### EXERCISE OBJECTIVE:
Quote exactly the lines running from the line with "How far is <region>567, 150, 600, 171</region>: green" to the end of the entries, including both, and nothing else.

### INPUT RECORDS:
-*-*-

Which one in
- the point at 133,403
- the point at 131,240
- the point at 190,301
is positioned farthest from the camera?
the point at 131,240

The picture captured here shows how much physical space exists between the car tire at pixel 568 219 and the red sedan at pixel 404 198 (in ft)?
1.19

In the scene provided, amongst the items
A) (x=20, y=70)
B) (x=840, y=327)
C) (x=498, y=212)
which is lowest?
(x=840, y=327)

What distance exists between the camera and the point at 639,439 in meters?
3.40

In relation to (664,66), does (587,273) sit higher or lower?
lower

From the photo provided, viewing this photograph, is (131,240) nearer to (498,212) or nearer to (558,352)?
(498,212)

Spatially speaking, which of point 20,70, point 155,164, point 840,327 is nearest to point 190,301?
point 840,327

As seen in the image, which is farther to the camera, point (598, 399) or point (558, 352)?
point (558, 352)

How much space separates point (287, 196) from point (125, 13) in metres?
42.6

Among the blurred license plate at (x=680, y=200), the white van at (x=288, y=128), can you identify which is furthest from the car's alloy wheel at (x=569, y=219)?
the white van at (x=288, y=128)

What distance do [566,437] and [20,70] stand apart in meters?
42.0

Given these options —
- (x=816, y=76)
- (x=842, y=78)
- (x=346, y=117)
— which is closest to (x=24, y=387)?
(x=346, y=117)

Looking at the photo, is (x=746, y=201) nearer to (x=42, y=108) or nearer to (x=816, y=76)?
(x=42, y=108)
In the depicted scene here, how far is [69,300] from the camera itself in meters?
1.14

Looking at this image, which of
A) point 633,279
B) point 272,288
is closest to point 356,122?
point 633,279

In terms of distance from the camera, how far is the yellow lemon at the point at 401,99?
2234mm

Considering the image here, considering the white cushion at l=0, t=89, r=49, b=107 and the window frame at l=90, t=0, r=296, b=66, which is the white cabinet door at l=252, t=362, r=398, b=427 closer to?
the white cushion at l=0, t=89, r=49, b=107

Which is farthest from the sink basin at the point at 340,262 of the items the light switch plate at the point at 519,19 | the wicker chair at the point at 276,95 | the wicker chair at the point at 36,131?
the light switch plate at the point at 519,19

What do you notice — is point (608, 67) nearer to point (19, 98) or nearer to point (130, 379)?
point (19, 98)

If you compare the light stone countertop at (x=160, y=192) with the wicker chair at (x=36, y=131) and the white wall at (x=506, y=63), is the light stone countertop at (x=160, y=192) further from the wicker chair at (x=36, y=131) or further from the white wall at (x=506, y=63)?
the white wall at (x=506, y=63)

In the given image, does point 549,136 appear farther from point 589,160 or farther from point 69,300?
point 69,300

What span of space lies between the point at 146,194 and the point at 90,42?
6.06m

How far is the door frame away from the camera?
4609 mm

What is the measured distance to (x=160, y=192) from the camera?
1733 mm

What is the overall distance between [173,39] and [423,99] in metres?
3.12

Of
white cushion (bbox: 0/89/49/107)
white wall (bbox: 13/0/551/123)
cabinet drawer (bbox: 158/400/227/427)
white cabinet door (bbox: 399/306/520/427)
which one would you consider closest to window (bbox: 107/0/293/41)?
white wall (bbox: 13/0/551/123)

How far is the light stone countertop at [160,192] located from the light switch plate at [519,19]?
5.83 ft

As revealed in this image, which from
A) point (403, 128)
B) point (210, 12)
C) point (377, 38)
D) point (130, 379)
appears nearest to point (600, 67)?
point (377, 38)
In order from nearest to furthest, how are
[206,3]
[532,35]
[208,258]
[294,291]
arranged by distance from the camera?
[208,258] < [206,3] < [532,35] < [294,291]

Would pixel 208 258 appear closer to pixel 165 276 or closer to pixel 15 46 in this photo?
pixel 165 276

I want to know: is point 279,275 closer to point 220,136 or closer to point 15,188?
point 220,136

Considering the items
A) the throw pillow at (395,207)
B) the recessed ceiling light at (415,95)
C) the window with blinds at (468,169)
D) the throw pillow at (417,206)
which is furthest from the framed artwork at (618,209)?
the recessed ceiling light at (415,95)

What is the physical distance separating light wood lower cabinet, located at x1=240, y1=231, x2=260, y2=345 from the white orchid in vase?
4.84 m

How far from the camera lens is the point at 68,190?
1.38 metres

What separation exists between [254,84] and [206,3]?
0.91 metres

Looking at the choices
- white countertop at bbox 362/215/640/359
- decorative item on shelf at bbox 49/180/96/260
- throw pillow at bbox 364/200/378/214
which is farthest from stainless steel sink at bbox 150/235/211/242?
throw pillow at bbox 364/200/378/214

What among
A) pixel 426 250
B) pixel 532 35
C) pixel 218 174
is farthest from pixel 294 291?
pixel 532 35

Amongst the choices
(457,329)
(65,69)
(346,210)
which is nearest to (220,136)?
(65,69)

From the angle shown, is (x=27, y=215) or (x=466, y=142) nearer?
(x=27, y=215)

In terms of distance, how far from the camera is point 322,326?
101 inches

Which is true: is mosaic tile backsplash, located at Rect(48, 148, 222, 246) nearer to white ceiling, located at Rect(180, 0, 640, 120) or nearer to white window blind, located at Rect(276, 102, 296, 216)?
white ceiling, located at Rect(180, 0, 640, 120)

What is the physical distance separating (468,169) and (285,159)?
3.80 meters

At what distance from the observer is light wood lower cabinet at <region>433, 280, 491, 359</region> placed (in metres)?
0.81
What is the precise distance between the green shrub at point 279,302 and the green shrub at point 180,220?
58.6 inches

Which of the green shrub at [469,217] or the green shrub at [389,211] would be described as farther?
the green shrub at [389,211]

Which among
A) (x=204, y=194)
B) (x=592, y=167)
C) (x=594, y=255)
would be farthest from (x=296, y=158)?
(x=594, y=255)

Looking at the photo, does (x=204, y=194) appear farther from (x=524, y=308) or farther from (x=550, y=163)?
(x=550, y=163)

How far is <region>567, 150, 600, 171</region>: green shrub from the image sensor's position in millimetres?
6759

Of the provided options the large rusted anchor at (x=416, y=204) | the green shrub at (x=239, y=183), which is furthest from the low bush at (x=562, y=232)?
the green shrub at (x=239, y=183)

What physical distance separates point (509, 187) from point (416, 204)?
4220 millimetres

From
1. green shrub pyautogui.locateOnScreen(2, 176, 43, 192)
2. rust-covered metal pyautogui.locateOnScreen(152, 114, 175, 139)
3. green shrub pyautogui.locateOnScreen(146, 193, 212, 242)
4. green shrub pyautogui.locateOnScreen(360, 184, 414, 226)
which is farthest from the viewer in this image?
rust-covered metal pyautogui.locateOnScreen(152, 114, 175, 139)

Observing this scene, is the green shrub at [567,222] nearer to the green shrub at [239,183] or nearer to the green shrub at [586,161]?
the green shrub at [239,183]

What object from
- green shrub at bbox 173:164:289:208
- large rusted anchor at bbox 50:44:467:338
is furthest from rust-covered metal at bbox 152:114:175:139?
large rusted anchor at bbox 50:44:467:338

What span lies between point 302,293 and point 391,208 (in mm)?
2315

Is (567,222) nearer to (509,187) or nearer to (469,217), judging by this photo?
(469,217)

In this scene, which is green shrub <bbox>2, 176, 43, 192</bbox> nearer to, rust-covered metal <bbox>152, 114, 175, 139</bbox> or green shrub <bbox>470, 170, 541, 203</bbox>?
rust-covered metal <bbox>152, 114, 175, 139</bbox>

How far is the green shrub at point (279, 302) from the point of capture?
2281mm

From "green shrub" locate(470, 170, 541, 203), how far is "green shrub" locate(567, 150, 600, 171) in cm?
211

-*-*-

### WRITTEN RESPONSE:
How far is <region>567, 150, 600, 171</region>: green shrub from the image sensor's position in millimetres?
6759

Of the provided options the large rusted anchor at (x=416, y=204) | the green shrub at (x=239, y=183), which is furthest from the low bush at (x=562, y=232)?
the green shrub at (x=239, y=183)

What physical distance separates point (509, 187) from point (416, 204)?
4220 millimetres

From
1. green shrub pyautogui.locateOnScreen(2, 176, 43, 192)
2. rust-covered metal pyautogui.locateOnScreen(152, 114, 175, 139)
3. green shrub pyautogui.locateOnScreen(146, 193, 212, 242)
4. green shrub pyautogui.locateOnScreen(360, 184, 414, 226)
which is farthest from the viewer in this image?
rust-covered metal pyautogui.locateOnScreen(152, 114, 175, 139)

Observing this scene, is the green shrub at [567,222] nearer to the green shrub at [239,183] or nearer to the green shrub at [586,161]?
the green shrub at [239,183]

What object from
- green shrub at bbox 173:164:289:208
- large rusted anchor at bbox 50:44:467:338
is furthest from rust-covered metal at bbox 152:114:175:139?
large rusted anchor at bbox 50:44:467:338

What span lies between point 302,293 and point 391,208 (in mm)?
2315

Is (567,222) nearer to (509,187) or nearer to (469,217), judging by this photo?
(469,217)

In this scene, which is green shrub <bbox>2, 176, 43, 192</bbox> nearer to, rust-covered metal <bbox>152, 114, 175, 139</bbox> or green shrub <bbox>470, 170, 541, 203</bbox>?
rust-covered metal <bbox>152, 114, 175, 139</bbox>

How far is the green shrub at point (279, 302) from the point of capture?
2281mm

From "green shrub" locate(470, 170, 541, 203), how far is "green shrub" locate(567, 150, 600, 171) in cm?
211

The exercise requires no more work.